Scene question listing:
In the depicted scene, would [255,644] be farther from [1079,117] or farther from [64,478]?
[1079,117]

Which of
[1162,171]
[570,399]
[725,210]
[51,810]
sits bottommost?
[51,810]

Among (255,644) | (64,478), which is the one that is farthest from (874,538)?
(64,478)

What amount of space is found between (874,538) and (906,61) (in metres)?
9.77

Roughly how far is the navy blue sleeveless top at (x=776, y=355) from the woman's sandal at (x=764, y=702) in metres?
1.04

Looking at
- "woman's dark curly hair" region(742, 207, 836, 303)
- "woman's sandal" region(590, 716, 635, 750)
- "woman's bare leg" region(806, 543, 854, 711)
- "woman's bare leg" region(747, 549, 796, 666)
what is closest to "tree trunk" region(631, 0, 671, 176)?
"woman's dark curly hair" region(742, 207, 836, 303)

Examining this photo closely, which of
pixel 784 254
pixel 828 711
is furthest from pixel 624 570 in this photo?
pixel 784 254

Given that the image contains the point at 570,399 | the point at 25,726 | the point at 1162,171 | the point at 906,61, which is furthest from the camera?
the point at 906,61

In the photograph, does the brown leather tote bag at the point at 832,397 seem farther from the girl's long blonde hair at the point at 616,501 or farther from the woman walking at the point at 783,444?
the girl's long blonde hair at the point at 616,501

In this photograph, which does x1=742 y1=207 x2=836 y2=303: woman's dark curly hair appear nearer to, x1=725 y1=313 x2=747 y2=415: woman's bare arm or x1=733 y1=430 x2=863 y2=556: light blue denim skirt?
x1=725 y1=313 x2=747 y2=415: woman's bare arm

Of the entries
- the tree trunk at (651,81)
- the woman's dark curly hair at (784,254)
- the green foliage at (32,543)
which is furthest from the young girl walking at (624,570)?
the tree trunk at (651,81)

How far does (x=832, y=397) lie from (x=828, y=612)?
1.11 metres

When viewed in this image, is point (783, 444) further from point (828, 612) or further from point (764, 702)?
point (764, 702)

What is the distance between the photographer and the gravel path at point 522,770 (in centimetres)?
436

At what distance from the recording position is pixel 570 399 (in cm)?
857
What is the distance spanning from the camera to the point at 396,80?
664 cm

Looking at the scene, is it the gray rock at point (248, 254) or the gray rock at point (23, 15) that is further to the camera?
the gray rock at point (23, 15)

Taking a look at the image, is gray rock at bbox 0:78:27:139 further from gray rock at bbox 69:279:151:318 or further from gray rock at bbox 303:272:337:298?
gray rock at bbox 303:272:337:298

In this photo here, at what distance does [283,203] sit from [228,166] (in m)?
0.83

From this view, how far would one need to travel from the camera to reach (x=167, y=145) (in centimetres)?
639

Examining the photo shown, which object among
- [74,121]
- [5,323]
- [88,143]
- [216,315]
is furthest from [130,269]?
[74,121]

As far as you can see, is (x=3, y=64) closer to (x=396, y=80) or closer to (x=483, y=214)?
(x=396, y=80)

● **Instruction**: Rewrite the whole listing, replacing "woman's bare leg" with "woman's leg" everywhere and leaving everything else unchanged.

● **The solution**:
In the depicted scene, would [255,644] be farther from [1079,117] or farther from [64,478]?
[1079,117]

Which of
[1162,171]
[570,399]
[725,210]
[51,810]
sits bottommost?
[51,810]

Among (255,644) | (64,478), which is the one that is farthest from (874,538)?
(64,478)

What amount of space is found between (874,538) and (906,61) (in metres)?
9.77

Roughly how far is the navy blue sleeveless top at (x=776, y=355) from the woman's sandal at (x=764, y=702) in metres?
1.04

Looking at
- "woman's dark curly hair" region(742, 207, 836, 303)
- "woman's sandal" region(590, 716, 635, 750)
- "woman's leg" region(806, 543, 854, 711)
- "woman's leg" region(747, 549, 796, 666)
what is closest to "tree trunk" region(631, 0, 671, 176)?
"woman's dark curly hair" region(742, 207, 836, 303)

Examining this photo closely, which of
pixel 784 254
pixel 828 711
is furthest from pixel 624 570 in this photo?
pixel 784 254

Given that the image contains the point at 570,399 | the point at 25,726 | the point at 1162,171 | the point at 906,61, which is furthest from the camera?
the point at 906,61

In the photograph, does the brown leather tote bag at the point at 832,397 seem farther from the girl's long blonde hair at the point at 616,501 or farther from the woman walking at the point at 783,444?
the girl's long blonde hair at the point at 616,501

In this photograph, which does x1=742 y1=207 x2=836 y2=303: woman's dark curly hair appear nearer to, x1=725 y1=313 x2=747 y2=415: woman's bare arm or x1=733 y1=430 x2=863 y2=556: light blue denim skirt?
x1=725 y1=313 x2=747 y2=415: woman's bare arm

Of the entries
- the tree trunk at (651,81)
- the woman's dark curly hair at (784,254)
- the green foliage at (32,543)
which is furthest from the young girl walking at (624,570)?
the tree trunk at (651,81)

How far does (x=832, y=397) lie from (x=828, y=612)?
1.11 metres

When viewed in this image, is point (783, 444) further from point (828, 612) or further from point (764, 702)?
point (764, 702)

What is the distance between the photographer and the gravel path at point 522,770 (in centimetres)?
436

At what distance from the recording position is pixel 570 399 (in cm)?
857
What is the distance spanning from the camera to the point at 396,80?
664 cm

Looking at the scene, is it the gray rock at point (248, 254) or the gray rock at point (23, 15) that is further to the camera?
the gray rock at point (23, 15)

Taking a look at the image, is gray rock at bbox 0:78:27:139 further from gray rock at bbox 69:279:151:318 or further from gray rock at bbox 303:272:337:298?
gray rock at bbox 303:272:337:298

In this photo here, at what distance does [283,203] sit from [228,166] (in m)?
0.83

From this view, how far would one need to travel from the camera to reach (x=167, y=145) (in centimetres)?
639

Examining the photo shown, which object among
- [74,121]
- [5,323]
- [88,143]
- [216,315]
is furthest from [130,269]?
[74,121]

As far as you can see, is (x=3, y=64) closer to (x=396, y=80) or closer to (x=483, y=214)?
(x=396, y=80)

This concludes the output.